Claroty’s Public Sector practice is rapidly expanding to secure the mission-critical systems that our society’s safety and stability depend on. We are looking for mission-driven professionals who want to join a high-growth team dedicated to protecting critical infrastructure and ensuring essential services remain resilient and uninterrupted.
Requirements:
About the Role:
We are seeking a skilled Site Reliability Engineer (SRE) to support and maintain Claroty’s FedRAMP-compliant deployment in AWS GovCloud for public sector customers. The SRE will be responsible for ensuring high availability, security, and compliance of cloud-based environments while driving automation, monitoring, and incident response best practices.
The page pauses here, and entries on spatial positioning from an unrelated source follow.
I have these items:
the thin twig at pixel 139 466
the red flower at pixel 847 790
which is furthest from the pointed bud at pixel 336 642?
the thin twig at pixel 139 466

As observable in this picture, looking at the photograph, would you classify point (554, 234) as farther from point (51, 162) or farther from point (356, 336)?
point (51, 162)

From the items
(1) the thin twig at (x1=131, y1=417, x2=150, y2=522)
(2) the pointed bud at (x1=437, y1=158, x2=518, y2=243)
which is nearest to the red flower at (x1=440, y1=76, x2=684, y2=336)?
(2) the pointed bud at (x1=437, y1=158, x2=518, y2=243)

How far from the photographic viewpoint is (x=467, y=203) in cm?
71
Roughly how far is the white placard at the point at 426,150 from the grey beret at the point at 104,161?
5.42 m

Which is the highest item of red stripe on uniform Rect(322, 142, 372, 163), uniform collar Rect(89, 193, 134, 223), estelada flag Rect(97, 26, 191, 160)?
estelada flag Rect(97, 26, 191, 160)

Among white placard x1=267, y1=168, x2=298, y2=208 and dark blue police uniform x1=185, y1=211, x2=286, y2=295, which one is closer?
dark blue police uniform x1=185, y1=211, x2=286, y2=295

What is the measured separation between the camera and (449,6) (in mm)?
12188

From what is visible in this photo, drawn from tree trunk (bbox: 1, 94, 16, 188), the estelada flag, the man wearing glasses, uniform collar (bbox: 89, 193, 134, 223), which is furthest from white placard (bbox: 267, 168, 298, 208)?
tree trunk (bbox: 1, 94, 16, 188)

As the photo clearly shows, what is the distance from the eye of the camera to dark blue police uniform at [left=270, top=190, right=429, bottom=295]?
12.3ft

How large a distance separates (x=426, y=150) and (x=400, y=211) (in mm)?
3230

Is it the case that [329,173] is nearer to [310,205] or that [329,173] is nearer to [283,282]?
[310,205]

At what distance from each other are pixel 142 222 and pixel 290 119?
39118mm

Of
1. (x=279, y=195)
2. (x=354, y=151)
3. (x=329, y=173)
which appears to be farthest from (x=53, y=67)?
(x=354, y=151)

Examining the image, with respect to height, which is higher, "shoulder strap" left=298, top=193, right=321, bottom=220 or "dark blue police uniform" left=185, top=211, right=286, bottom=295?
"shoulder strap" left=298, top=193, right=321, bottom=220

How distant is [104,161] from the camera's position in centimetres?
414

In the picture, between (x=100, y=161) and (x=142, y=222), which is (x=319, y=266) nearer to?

As a DevOps SRE, your impact will be:
- AWS GovCloud Operations: Manage and optimize Claroty’s cloud-based infrastructure in AWS GovCloud, ensuring FedRAMP compliance and high availability.
- Reliability & Performance: Monitor and enhance system performance, scalability, and reliability through observability tools, automation, and best practices.
- Security & Compliance: Implement and maintain security controls aligned with FedRAMP, NIST 800-53, and other federal cybersecurity standards.
- Infrastructure as Code (IaC): Develop and manage infrastructure automation using Terraform and Ansible.
- CI/CD & Automation: Enhance DevSecOps pipelines, automate deployments, and improve system resilience through tools like GitLab CI/CD, Jenkins, and Kubernetes.
- Incident Response & Monitoring: Implement and manage monitoring solutions (Prometheus, Grafana, ELK Stack), respond to incidents, and conduct post-mortems.
- Networking & Security: Configure and maintain VPCs, VPNs, security groups, and firewalls in AWS GovCloud, ensuring compliance with FedRAMP requirements.
- GOV Production Gatekeeper: Manage rollout strategy for new technologies and oversee their execution to ensure minimal disruption to existing systems.
- GOV Production On-Call: Act as the first line of response for critical incidents, assessing issues, triaging, and coordinating with the team to prevent further problems and swiftly restore services.
- Monitor Production Performance and Degradation: Monitor system performance metrics closely and detect any degradation early to prevent outages and disruptions.
- Production Maintenance: Conduct regular infrastructure upgrades to accommodate changes, developments, and advancements in the technological landscape.
- Manage Release Flow: Oversee the release of updates and new functionalities, ensuring a seamless transition while handling any potential negative impacts on production.
- Collaboration: Work closely with DevOps, security teams, developers, and federal stakeholders to maintain a compliant and secure cloud environment.